-------- DOCUMENT PASSAGE

Gotcha. And now, from the leaders' perspective, that makes a lot of sense. What about from the individual data scientist perspective? We'll have listeners who are in a variety of different data roles. Is there anything that they can do individually? People, who are part of these teams to help boost the success of their team within the larger organization?

JOHN: 26:39

Absolutely. We just last year took all our data scientists through presentation training because we expect our data scientists to present to C-level executives, EVPs, SVPs, directors, and generally, I'm not going to be there. We expect them to stand up on their own, present their projects, take the field questions, answer those questions professionally, and feel good about being in front of those people. And that's hard. Sometimes that's difficult for people that are in data science. I mean, some of us are more introverted than others. Some of us don't like public speaking, but in the roles in our team, it's required. So we put our teams through presentation training. We also put them through data visualization training because that's one of the areas in data science that is lacking. We do a really good job on helping people understand boosted trees and neural nets and advanced statistics, and different things like that and really give them a good education on understanding is this a-- should this be a map? Should this be a Venn diagram? Should this be a mine chart? Should it be a histogram? What's the best way to present this kind of information? So we hire for the hard skills, and we can train for the more soft skills. So I think everybody can be aware that we're not all experts at everything and we should own what we're great at, and we should work hard at what we're not so great at.

----------------
-------- AVAILABLE DATA

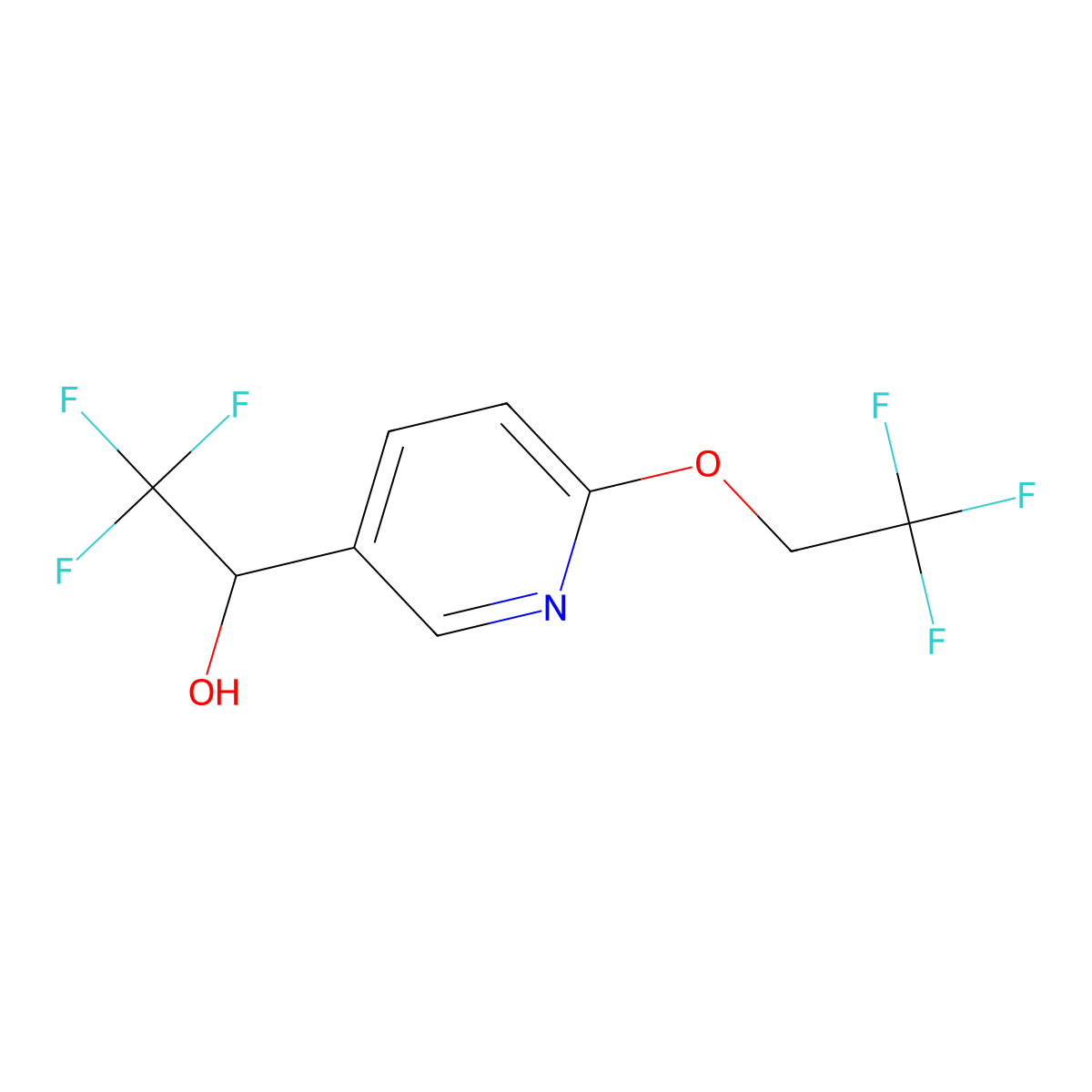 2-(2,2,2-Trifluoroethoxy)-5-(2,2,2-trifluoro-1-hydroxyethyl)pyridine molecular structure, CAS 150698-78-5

----------------

#### COMPLETE THE FOLLOWING
**a)** From the interview, copy the passage starting with "Gotcha. And now, from" and going on through "the larger organization?".
**b)** According to the interview, why were all the data scientists put through presentation training? Answer in one to three sentences.
**c)** Go on with the interview from its final sentence.

#### RESPONSES TO THE TASKS
**a)**
Gotcha. And now, from the leaders' perspective, that makes a lot of sense. What about from the individual data scientist perspective? We'll have listeners who are in a variety of different data roles. Is there anything that they can do individually? People, who are part of these teams to help boost the success of their team within the larger organization?

**b)** The data scientists are expected to present their projects to C-level executives, EVPs, SVPs, and directors, usually without the speaker there. They must stand up on their own, take and answer questions professionally, and feel good in front of those people. That is hard for some in data science, such as those who are introverted or dislike public speaking.

**c)**
SUSAN: 28:11

It's a great philosophy, and that's actually a great transition to my next question. So thank you for that. I loved reading throughout your book as somebody who used to teach and is very interested in this concept personally, this idea of always learning, always working on those things that maybe aren't your biggest strengths, and continuing to develop personally and professionally in that way. Is there something that has inspired that for you personally in your life and in your career being really emphasizing this constant importance of continuing learning and development?

JOHN: 28:42

Yeah, I grew up in Michigan in a small town of about 200 people. And when I left high school, I was never going to go to college. I was an auto mechanic, and I was building hot rods. And that's what I was going to do the rest of my life. And I did that for about a year. And I was working during the day doing auto mechanics, and at night, I was doing diesel mechanics. So I was making a lot of money. But I was saying to myself, if I do this for the next 40 years, this is going to be really hard. And so I went-- I drove to one of the schools that I had sent my ACT scores to, and they had this new thing back then - I'm quite old - this new thing called computer science. And I said, "I'll try that. I'll give it a go." And when I talk to people and they said, "What are you doing?" I said, "I'm going to school." And they said, "What for?" And I said, "This thing called computer science." And they're like, "Computers? Is there a future in that?"

SUSAN: 29:43

That's great.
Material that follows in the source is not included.